New to the skin care game and bringing with it a loud voice and a big stick, Drunk Elephant has exploded in the industry and quickly gained loyal followers.  Created by Tiffany Masterson and based off the promise of effective products that leave behind the known irritation triggers, Drunk Elephant’s unique ingredients (including it’s signature Marula oil) are both high-grade and effective while leaving those who are a bit more cause or source-conscious like a happy pachyderm.

The products

A lone star for many years, Skinceuticals C E Ferulic continues to grow in popularity but people can’t help but wonder if the Drunk Elephant C-Firma is a true dupe (meaning duplicate) for the high-end serum and half the cost.

Skinceuticals C E Ferulic

  • Cost: $165 USD
  • Size: 1 oz.
  • Packaging: No frills dark glass bottle with a dropper.  It’s straight forward and looks clean + clinical
  • Application: 3-4 drops to face and neck.  Smells like typical vitamin C and ferulic acid – like hotdogs.
  • Consistency: very watery and clear
Key Benefits & Ingredients:
  • 15% pure vitamin C (L-ascorbic acid) provides visible anti-aging benefits, brightens skin and helps protect against oxidative stress
  • 1% vitamin E (alpha tocopherol) neutralizes free radicals and replenishes lipids
  • 0.5% ferulic acid enhances the antioxidant benefits of vitamins C
  • Shows improvement in the appearance of lines and wrinkles, loss of firmness and brightening your complexion
  • This vitamin C serum remains effective for a minimum of 72 hours
  • Evens skin tone and diminishes discoloration
  • The pH of the SkinCeuticals is patented, so no other product on the market has a pH between 2.5 and 3.0.  This is what keeps other companies from copying their serum verbatim.

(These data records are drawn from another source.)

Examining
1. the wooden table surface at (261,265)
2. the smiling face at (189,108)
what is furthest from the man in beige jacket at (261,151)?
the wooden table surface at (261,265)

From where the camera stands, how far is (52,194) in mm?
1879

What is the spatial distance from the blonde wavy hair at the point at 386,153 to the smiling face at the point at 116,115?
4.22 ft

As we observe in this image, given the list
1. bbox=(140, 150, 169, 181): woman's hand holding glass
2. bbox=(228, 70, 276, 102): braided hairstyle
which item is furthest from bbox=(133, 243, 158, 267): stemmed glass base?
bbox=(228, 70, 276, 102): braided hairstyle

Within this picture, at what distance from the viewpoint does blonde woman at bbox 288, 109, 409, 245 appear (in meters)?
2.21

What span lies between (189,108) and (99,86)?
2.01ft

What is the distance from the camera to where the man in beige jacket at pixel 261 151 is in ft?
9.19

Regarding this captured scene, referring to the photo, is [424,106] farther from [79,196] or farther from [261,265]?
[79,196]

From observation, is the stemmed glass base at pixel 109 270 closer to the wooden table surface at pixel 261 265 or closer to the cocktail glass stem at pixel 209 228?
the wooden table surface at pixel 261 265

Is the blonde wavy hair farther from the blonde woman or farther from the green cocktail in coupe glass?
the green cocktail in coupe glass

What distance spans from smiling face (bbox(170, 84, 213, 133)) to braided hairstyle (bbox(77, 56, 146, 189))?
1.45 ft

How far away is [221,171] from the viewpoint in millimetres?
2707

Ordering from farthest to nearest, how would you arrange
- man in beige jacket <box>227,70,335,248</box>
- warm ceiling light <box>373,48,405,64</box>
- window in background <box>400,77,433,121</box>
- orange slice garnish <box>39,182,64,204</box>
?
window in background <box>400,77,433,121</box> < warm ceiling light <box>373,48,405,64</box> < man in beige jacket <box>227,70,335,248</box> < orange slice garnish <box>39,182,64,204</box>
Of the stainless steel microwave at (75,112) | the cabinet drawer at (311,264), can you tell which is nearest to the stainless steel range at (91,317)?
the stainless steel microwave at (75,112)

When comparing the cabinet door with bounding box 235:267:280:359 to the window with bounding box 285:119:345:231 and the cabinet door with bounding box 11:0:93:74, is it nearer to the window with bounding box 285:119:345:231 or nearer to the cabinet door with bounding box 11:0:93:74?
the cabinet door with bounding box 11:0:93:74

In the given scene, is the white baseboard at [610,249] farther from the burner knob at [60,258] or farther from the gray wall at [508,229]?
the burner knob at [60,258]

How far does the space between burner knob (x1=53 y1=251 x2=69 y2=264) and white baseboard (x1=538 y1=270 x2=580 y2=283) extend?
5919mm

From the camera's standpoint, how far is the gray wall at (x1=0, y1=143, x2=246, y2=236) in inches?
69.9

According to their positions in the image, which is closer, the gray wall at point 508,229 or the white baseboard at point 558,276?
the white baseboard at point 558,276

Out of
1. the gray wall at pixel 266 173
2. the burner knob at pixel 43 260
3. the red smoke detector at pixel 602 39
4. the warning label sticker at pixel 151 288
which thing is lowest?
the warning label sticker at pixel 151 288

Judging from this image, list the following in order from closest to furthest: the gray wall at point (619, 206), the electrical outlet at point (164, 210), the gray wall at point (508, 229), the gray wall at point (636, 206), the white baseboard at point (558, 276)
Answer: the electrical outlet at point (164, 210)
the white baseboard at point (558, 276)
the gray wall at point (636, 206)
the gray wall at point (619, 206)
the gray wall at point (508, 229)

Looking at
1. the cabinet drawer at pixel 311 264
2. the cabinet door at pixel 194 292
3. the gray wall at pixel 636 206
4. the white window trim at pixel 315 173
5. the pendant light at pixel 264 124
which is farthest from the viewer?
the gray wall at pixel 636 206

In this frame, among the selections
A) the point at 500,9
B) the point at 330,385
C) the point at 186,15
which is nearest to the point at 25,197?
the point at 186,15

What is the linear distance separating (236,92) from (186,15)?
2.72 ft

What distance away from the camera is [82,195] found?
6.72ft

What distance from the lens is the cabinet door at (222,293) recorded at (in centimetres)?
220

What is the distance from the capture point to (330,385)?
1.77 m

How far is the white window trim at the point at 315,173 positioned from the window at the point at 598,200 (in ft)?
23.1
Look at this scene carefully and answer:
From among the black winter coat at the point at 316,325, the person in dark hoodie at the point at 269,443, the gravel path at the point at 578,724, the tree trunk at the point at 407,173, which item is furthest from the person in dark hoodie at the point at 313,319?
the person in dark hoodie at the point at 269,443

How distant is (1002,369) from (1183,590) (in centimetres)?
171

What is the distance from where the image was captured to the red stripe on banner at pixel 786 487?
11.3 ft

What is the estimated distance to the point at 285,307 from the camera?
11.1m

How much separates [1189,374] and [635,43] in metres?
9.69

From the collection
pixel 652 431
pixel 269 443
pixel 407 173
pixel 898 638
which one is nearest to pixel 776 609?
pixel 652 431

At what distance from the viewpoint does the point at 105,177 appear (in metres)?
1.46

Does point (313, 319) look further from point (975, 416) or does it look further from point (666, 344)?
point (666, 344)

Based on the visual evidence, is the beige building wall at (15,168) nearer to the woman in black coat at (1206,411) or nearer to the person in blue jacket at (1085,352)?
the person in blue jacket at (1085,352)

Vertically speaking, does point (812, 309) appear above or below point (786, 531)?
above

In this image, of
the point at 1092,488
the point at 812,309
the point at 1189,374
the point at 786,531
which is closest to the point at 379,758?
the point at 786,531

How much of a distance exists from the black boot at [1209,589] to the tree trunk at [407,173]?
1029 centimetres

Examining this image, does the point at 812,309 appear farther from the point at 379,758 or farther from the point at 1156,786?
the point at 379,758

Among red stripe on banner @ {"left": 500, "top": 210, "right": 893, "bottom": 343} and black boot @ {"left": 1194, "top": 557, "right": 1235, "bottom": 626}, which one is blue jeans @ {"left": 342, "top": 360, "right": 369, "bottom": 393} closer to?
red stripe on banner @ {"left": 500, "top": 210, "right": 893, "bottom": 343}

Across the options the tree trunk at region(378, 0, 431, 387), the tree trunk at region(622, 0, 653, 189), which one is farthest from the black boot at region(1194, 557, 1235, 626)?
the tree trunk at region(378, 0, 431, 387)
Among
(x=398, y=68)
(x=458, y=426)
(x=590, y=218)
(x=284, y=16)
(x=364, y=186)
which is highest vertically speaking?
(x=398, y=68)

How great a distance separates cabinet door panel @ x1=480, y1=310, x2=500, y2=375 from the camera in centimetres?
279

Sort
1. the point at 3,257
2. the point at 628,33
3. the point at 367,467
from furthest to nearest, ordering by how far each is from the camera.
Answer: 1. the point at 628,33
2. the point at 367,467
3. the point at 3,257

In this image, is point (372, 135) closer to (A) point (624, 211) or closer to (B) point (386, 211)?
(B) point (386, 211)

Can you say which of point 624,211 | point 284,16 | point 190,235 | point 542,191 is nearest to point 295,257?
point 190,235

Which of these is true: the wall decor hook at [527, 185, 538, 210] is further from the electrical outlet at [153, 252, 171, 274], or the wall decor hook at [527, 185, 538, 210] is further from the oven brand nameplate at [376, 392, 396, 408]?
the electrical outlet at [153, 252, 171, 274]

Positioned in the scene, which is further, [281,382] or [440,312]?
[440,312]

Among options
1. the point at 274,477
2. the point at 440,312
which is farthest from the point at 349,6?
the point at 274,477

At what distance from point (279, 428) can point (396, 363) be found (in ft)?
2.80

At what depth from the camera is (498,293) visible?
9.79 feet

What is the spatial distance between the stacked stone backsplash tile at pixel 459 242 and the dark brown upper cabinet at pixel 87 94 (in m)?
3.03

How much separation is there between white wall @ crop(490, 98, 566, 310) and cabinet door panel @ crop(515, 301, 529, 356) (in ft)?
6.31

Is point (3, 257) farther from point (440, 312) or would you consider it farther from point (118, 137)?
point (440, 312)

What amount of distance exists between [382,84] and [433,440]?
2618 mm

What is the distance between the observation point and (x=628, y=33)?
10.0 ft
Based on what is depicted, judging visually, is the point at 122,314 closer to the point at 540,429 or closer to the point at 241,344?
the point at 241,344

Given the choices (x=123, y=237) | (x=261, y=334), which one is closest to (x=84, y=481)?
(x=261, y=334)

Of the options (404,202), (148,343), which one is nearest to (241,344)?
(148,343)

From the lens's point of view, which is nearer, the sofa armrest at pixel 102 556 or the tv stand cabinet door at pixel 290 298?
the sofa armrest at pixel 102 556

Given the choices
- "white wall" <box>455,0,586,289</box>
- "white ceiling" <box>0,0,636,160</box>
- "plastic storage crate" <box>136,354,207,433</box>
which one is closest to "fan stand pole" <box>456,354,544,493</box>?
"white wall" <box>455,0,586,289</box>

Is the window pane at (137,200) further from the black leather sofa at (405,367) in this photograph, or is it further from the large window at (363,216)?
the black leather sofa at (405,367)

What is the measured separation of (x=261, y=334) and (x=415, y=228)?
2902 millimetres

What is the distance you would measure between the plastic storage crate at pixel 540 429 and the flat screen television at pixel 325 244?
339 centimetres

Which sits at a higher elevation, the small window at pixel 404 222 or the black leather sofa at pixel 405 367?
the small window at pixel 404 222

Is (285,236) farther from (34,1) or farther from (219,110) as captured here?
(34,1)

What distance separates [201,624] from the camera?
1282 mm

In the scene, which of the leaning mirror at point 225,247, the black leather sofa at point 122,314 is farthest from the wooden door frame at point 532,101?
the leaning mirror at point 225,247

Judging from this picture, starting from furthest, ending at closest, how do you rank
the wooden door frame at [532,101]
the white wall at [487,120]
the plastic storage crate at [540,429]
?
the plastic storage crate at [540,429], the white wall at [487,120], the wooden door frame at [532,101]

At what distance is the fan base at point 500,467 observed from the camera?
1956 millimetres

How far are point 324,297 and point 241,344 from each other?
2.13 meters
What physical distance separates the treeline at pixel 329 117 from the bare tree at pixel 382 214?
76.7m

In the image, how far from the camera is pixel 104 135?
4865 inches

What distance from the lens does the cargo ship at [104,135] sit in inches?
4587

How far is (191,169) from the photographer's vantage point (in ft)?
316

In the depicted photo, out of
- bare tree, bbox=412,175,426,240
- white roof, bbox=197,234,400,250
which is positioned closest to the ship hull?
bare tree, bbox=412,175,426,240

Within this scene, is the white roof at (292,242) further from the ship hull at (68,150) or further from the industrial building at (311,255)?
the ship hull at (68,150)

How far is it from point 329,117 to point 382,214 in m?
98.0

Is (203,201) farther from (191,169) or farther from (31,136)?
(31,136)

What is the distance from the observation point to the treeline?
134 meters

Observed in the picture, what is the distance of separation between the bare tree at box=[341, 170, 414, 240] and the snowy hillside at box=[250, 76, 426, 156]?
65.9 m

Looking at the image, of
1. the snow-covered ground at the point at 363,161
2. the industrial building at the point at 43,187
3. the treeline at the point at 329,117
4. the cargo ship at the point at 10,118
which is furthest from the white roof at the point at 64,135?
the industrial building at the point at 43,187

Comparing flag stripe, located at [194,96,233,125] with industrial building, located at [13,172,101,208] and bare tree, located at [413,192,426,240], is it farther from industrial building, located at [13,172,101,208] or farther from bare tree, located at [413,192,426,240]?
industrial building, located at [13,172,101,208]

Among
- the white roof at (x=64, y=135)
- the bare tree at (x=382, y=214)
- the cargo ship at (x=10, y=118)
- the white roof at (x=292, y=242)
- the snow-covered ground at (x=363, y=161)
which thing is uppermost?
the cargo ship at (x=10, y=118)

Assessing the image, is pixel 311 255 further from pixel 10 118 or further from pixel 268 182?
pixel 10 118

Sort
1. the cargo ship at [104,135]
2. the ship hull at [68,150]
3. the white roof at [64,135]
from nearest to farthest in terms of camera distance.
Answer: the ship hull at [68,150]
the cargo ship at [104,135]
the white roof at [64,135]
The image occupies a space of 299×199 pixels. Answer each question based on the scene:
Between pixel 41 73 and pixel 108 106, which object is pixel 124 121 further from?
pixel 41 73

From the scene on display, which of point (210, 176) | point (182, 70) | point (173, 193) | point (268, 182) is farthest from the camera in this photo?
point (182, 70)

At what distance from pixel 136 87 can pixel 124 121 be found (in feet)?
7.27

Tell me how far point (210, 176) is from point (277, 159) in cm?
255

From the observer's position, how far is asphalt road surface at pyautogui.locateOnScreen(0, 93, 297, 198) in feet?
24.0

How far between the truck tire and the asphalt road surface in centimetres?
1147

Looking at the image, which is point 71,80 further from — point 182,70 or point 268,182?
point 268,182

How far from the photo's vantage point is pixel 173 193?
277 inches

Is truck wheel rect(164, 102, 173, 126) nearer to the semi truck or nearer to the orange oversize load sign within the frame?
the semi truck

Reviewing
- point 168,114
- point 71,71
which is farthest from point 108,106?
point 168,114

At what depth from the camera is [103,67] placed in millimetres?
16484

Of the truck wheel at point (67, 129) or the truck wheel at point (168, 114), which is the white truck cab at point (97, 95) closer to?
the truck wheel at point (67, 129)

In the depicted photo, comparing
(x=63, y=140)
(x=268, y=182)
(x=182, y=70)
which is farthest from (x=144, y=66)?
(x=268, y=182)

Water, Ethoxydiglycol, Ascorbic Acid, Glycerin, Propylene Glycol, Laureth-23, Phenoxyethanol, Tocopherol, Triethanolamine, Ferulic Acid, Panthenol, Sodium Hyaluronate

Drunk Elephant C-Firma

  • Cost: $80 USD
  • Size: 1 oz
  • Packaging: Opaque plastic pump with a twist top.  It’s bright and fun with a pop of orange on top of it’s oatmeal-colored earthy beige, and highlights it’s signature elephant logo
  • Application: 3-4 pumps for face and neck.  Newer versions have toned down the smell to be more earthy vs. hotdogs
  • Consistency: orange and a watery, viscous gel-like formulation.
Key Benefits & Ingredients:
  • Potent Antioxidant Complex (L-Ascorbic Acid 15%, Ferulic Acid, Vitamin E 1%): Works to firm and brighten the look and feel of skin while defending against the signs of photo aging, pollution, and other environmental stressors
  • Chronocyclin: An antiaging chronopeptide that provides the antioxidant benefits of vitamin D to skin.
  • Pumpkin Ferment Extract and Pomegranate Enzyme: Work to enzymatically digest surface dead skin cells.
  • Sodium Hyaluronate Crosspolymer: Hydrates and plumps the appearance of fine lines while acting as a free-radical scavenger.
  • Has a pH level of 3.3 to 3.5, which Drunk Elephant believes is the key to a non-irritating, clinically-effective formulation that delivers real results

*Duplicated ingredients from Skinceuticals are in orange

Water, Ethoxydiglycol, Ascorbic Acid, Glycerin, Laureth-23, Lactobacillus/Pumpkin Ferment Extract, Sclerocarya Birrea Seed Oil, Ferulic Acid, Sodium Hyaluronate, Chondrus Crispus Extract, Camellia Sinensis Leaf Extract, Lactobacillus/Punica Granatum Fruit Ferment Extract, Glycyrrhiza Glabra (Licorice) Root Extract, Vitis Vinifera (Grape) Juice Extract, Phyllanthus Emblica Fruit Extract, Hydrolyzed Wheat Protein, Tocopherol, Caprylhydroxamic Acid, Acetyl Glucosamine, Hydrolyzed Quinoa, Glutamylamidoethyl Imidazole, Dipotassium Glycyrrhizate, Tetrahydrodiferuloylmethane, Tetrahydrodemethoxydiferuloylmethane, Tetrahydrobisdemethoxydiferuloylmethane, Sodium Hyaluronate Crosspolymer, Glycine, Sucrose, Maltodextrin, Propanediol, Caprylyl Glycol, Sodium Hydroxide, Xanthan Gum, Hydroxyethyl Acrylate/Sodium Acryloyldimethyl Taurate Copolymer, Isohexadecane, Polysorbate 60.

And the winner is

I have been a Drunk Elephant fan-girl since this product came out, and have turned my nose up at purchasing something twice the price.  Especially since Drunk Elephant has produced results and has lots of great ingredients.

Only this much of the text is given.